赵世宇烦燥起来:“我说的,当然是真话了。哪里像你,老对我说假话。”
李画敏生气地质问:“我哪里老对你说假话了?你是指祥柏跟依兰的亲事吧,我说过,‘八字不合’这事不是我做的手脚,信不信在你。我就知道,你仍在惦记这事,为依兰的终身大事心烦。你是她什么人?这事轮到你操心吗?”
“我跟她自小一块儿长大,我关心依兰一下,有错么?”
“哪你怎么不关心我?我是你的媳妇,你更应该关心我。”
“我不关心你?你说话要凭良心……”
李祥柏和福儿由外面进来,李画敏和赵世宇的争吵才结束。李祥柏看到李画敏、赵世宇面红耳赤地站在一起,关心地问:“姐夫,敏敏姐姐,你们是否遇到了麻烦?有我可以帮忙的吗?”
“麻烦?没有哇。”
家里确实一切顺利,家人都身体健康,客站的生意兴隆,地已经翻整过了,培育的药材幼苗茁壮成长,也不缺吃少穿,哪来的烦心事?
李画敏和赵世宇互相对视时,都有种莫名其妙的感觉:咋又吵上了?李画敏不想争吵的,她知道怀孕的人老发火,对胎儿发育不利,家庭和睦也受到影响。赵世宇更不想争吵,媳妇怀孕了身体不舒服,应该多关心她才对。

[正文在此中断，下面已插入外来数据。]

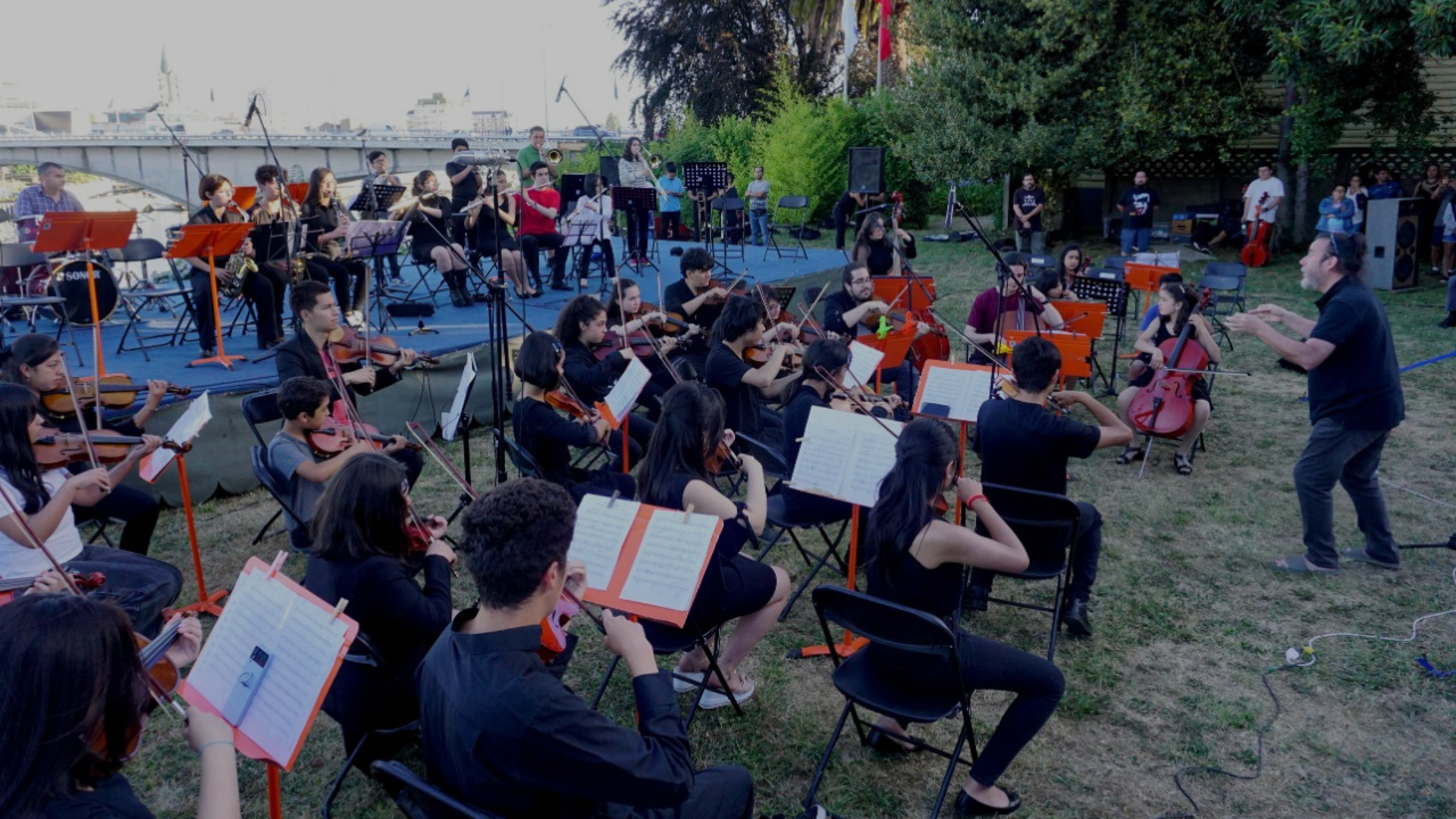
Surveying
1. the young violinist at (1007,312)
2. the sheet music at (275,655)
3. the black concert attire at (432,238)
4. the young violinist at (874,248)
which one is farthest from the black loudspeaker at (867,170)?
the sheet music at (275,655)

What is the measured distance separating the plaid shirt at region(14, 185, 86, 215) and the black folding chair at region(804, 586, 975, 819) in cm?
906

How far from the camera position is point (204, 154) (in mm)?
38500

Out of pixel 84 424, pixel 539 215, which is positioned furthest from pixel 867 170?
pixel 84 424

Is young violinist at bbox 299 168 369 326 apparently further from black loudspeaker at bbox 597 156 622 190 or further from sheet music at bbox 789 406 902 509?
black loudspeaker at bbox 597 156 622 190

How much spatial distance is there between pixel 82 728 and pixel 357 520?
127 centimetres

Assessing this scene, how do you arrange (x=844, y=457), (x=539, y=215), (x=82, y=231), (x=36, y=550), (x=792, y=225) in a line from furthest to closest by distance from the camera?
(x=792, y=225), (x=539, y=215), (x=82, y=231), (x=844, y=457), (x=36, y=550)

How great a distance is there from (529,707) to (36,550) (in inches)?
105

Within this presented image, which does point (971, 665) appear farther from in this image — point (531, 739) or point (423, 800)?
point (423, 800)

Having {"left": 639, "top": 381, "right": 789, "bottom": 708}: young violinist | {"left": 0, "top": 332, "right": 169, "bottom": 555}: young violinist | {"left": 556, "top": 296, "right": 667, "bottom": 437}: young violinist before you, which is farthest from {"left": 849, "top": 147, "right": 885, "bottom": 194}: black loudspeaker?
{"left": 639, "top": 381, "right": 789, "bottom": 708}: young violinist

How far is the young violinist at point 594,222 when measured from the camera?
10.6 meters

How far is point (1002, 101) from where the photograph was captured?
16516mm

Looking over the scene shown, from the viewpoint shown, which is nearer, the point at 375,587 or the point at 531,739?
the point at 531,739

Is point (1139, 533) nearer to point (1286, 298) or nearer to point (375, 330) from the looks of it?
point (375, 330)


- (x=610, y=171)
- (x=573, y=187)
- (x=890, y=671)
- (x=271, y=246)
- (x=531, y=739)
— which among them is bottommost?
(x=890, y=671)
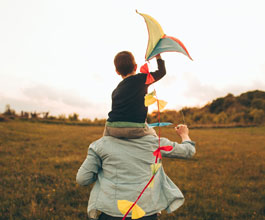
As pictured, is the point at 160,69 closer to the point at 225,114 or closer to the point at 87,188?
the point at 87,188

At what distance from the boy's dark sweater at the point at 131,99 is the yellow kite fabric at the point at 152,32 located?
1.18 feet

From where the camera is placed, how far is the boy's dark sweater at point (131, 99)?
5.69ft

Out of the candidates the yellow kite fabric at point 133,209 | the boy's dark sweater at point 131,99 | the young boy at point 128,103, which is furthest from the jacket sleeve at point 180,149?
the yellow kite fabric at point 133,209

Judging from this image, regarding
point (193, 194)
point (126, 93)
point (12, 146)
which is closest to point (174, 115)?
point (126, 93)

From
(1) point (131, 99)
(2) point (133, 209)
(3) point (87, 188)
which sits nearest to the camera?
(2) point (133, 209)

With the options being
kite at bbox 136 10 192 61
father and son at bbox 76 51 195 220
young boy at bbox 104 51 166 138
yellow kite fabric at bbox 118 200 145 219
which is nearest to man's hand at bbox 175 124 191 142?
father and son at bbox 76 51 195 220

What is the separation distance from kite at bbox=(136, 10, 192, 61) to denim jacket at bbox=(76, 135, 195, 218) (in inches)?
30.6

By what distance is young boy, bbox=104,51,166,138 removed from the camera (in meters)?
1.74

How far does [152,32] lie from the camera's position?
138cm

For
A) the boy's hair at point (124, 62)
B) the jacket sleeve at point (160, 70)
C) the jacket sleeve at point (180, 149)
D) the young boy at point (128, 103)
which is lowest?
the jacket sleeve at point (180, 149)

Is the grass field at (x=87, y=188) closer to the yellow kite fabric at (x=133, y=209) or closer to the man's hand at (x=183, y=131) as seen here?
the man's hand at (x=183, y=131)

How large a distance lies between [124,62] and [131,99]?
13.0 inches

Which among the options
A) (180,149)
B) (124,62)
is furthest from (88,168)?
(124,62)

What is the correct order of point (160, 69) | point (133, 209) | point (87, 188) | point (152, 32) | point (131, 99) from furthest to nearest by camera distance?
point (87, 188) < point (131, 99) < point (160, 69) < point (152, 32) < point (133, 209)
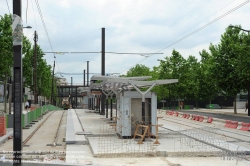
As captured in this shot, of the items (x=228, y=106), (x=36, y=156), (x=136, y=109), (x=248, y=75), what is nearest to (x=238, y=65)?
(x=248, y=75)

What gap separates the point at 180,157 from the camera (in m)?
12.4

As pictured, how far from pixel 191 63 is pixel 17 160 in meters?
65.3

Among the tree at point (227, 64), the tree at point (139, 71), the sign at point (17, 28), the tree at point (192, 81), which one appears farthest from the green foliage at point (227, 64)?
the tree at point (139, 71)

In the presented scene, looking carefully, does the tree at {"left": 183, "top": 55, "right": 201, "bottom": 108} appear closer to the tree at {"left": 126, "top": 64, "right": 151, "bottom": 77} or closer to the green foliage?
the green foliage

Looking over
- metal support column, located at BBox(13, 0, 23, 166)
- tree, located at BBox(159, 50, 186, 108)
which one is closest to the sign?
metal support column, located at BBox(13, 0, 23, 166)

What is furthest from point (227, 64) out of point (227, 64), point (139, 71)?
point (139, 71)

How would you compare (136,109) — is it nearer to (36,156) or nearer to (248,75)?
(36,156)

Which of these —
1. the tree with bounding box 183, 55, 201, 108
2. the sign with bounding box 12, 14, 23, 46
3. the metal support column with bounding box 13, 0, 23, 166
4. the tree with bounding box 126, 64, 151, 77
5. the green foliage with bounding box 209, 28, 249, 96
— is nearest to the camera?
the metal support column with bounding box 13, 0, 23, 166

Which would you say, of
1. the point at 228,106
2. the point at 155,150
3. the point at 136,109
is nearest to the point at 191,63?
the point at 228,106

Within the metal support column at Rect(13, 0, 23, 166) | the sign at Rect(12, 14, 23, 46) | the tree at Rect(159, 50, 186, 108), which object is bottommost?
the metal support column at Rect(13, 0, 23, 166)

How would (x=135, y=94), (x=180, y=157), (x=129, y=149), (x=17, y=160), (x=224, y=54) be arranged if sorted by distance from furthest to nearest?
(x=224, y=54)
(x=135, y=94)
(x=129, y=149)
(x=180, y=157)
(x=17, y=160)

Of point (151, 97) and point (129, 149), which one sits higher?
point (151, 97)

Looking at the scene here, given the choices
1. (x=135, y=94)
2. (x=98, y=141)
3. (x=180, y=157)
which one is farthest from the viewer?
(x=135, y=94)

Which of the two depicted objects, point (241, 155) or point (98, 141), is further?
point (98, 141)
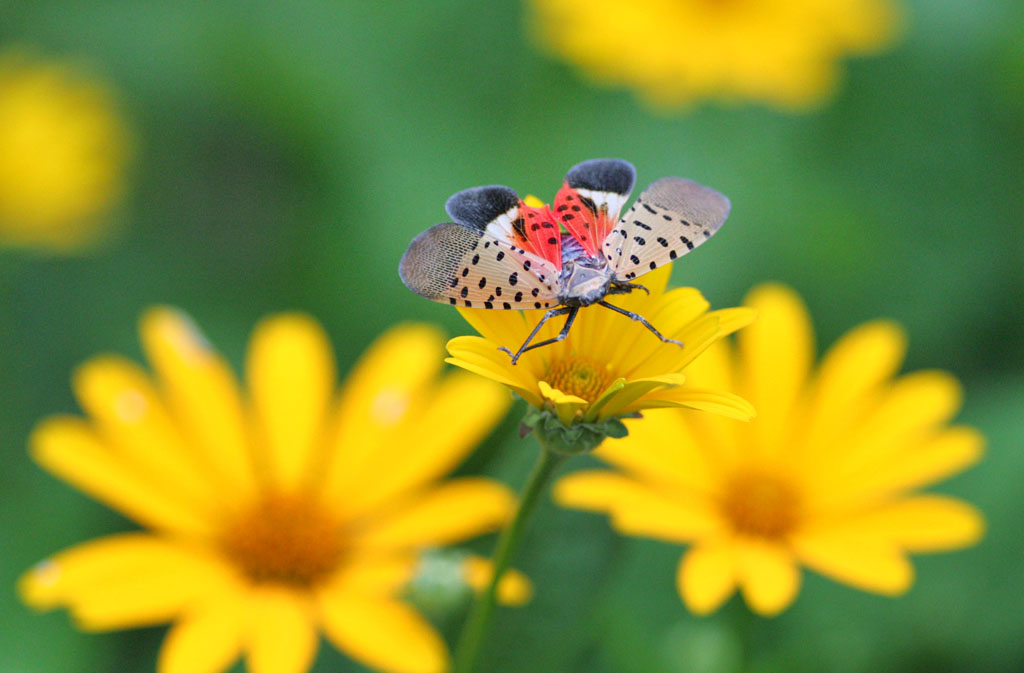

可是,两人刚才分明争吵了,而且吵得厉害。李画敏暗自嘀咕:“难道,是因为八字不合?”
李祥柏把李画敏跟赵世宇间的摩擦看在眼中。一天。李祥柏避过赵世宇私自跟李画敏说:“敏敏姐姐,你应该到外面走走看看,老自己呆在家中,难免疑神疑鬼,对你、对姐夫、对你肚子里的孩子都不好。”
李画敏接受李祥柏的建议,跟赵世宇争吵与驯夫计划是相抵触的,于是常到张家转悠,或找张依兰说话,或看坤伯教徒弟练武,有时候让福儿赶马车载自己,到镇上逛街。李画敏抛开了生男生女的顾虑,也不再跟赵世宇提及依兰的亲事,赵世宇有空闲时也赶马车载李画敏沿大路慢慢地行驶,跟李画敏轻声交谈。
不过,李画敏一直留意张家的事。她要向赵世宇证明自己的清白,李祥柏跟张依兰八字不合的事跟自己无关。
二月十日,李画敏从小鬼那里得知,坤伯母把张依兰的生辰八字,送去陈家跟陈大少爷合婚。终于可以证明自己的清白了!
晚上,房间里只有李画敏和赵世宇。
李画敏轻声说:“宇,你知道不?今天中午坤伯母把依兰的生辰八字,送去陈家跟陈大少爷合婚了。”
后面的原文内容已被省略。